Donald Trump’s presidential campaign said his campaign had been hacked and suggested Iranian actors were involved in stealing and distributing sensitive internal documents. | Photo credit: AP
Former President Donald Trump’s presidential campaign said on Saturday (August 10, 2024) that it had been hacked and suggested that Iranian actors were involved in stealing and distributing sensitive internal documents.
The campaign did not provide any specific evidence of Iran’s involvement, but the claim came a day after Microsoft released a report detailing efforts by foreign agents to interfere in the US campaign in 2024.
It cited an example of an Iranian military intelligence unit sending “a spear-phishing email from the compromised email account of a former senior adviser to a high-ranking presidential campaign official” in June.
Trump campaign spokesman Steven Cheung blamed “foreign sources hostile to the United States” for the hacking. The National Security Council did not immediately respond to a request for comment on Saturday. AP,
Politico first reported the hacking on Saturday. The outlet reported that it began receiving emails from an anonymous account on July 22. The source — an AOL email account identified only as “Robert” — delivered a research dossier that the campaign had done on the Republican vice presidential nominee, Ohio Senator J.D. Vance. The document was dated February 23, nearly five months before Trump picked Vance as his running mate.

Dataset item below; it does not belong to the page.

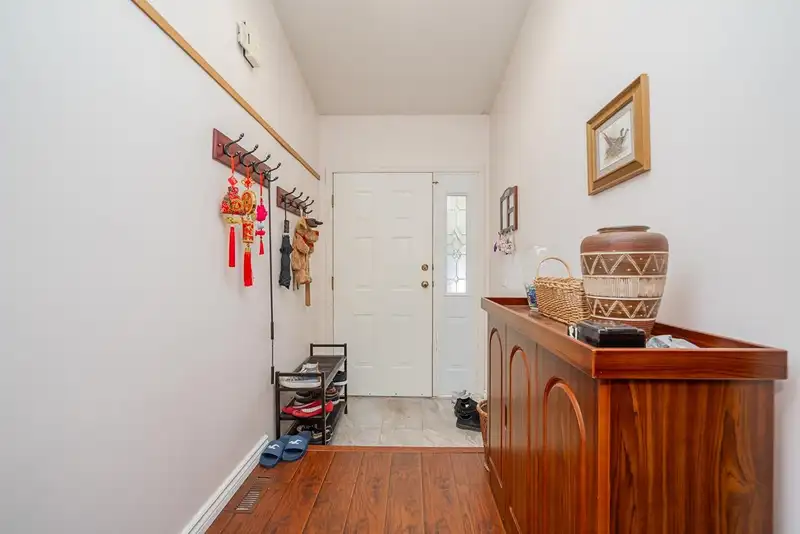10764 FRASERGLEN DRIVE - photo 4 of 38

Mr. Cheung said “these documents were obtained illegally” and “were intended to interfere with the 2024 election and sow chaos in our democratic process.”

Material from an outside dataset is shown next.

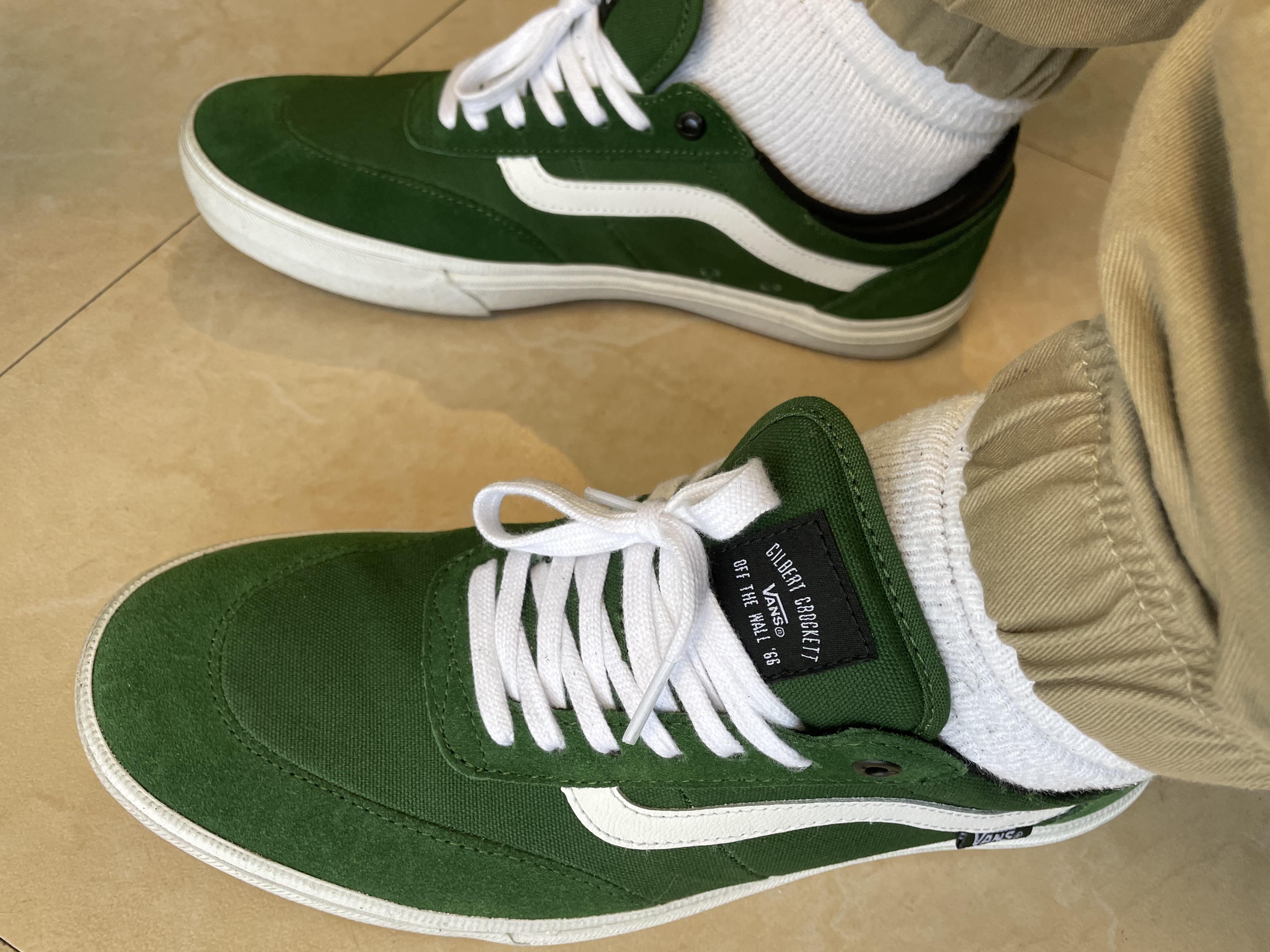 Pine / White Gilbert Crocketts Scrolller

He pointed to a Microsoft report released on Friday and its findings that “Iranian hackers breached the account of a high-ranking official associated with the US presidential campaign in June 2024, which coincides with the timing of President Trump’s selection of his vice presidential candidate.”
“The Iranians know that President Trump will stop their reign of terror, just as he did in his first four years in the White House,” Mr. Cheung said, warning that “any media or news outlet reprinting documents or internal communications is acting at the behest of America’s enemies and doing exactly what they want.”

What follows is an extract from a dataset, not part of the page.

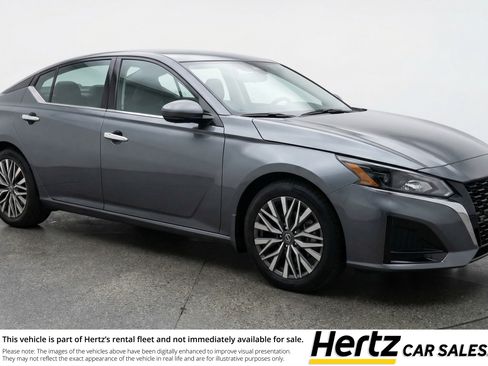 Used 2025 Nissan Altima 2.5 SV image 1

In response to Microsoft’s report, Iran’s UN mission denied that it had any plans to interfere in the US presidential election or launch a cyberattack.
Mr. Cheung did not immediately respond to questions about the campaign’s discussions with Microsoft on the matter. Microsoft did not immediately respond to a request for comment on Saturday. AP,
Microsoft said in its report on Friday that “foreign malign influence in connection with the 2024 U.S. election began slowly but has accelerated over the past six months, initially driven by Russian operations but more recently by Iranian activity.”
The analysis continued: “Iranian cyber-enabled influence operations have been a consistent feature of at least the past three U.S. election cycles. Iran’s campaigns have been notable and distinct from Russian campaigns because they appear later in the election season and conduct more cyberattacks aimed at election operations than at influencing voters.” “Recent activity suggests that the Iranian regime — along with the Kremlin — may be equally involved in the 2024 election,” Microsoft concluded.
Specifically, the report detailed that in June 2024, Mint Sandstorm, an Iranian military intelligence unit, sent a phishing email to the US presidential campaign through the compromised account of a former adviser.
“The phishing emails included a fake forward with a hyperlink that directed traffic through an actor-controlled domain before redirecting to the listed domains,” the report said.
Vice President Kamala Harris’ campaign did not immediately respond to a request for comment on the alleged hacking or the Democratic candidate’s cybersecurity protocols.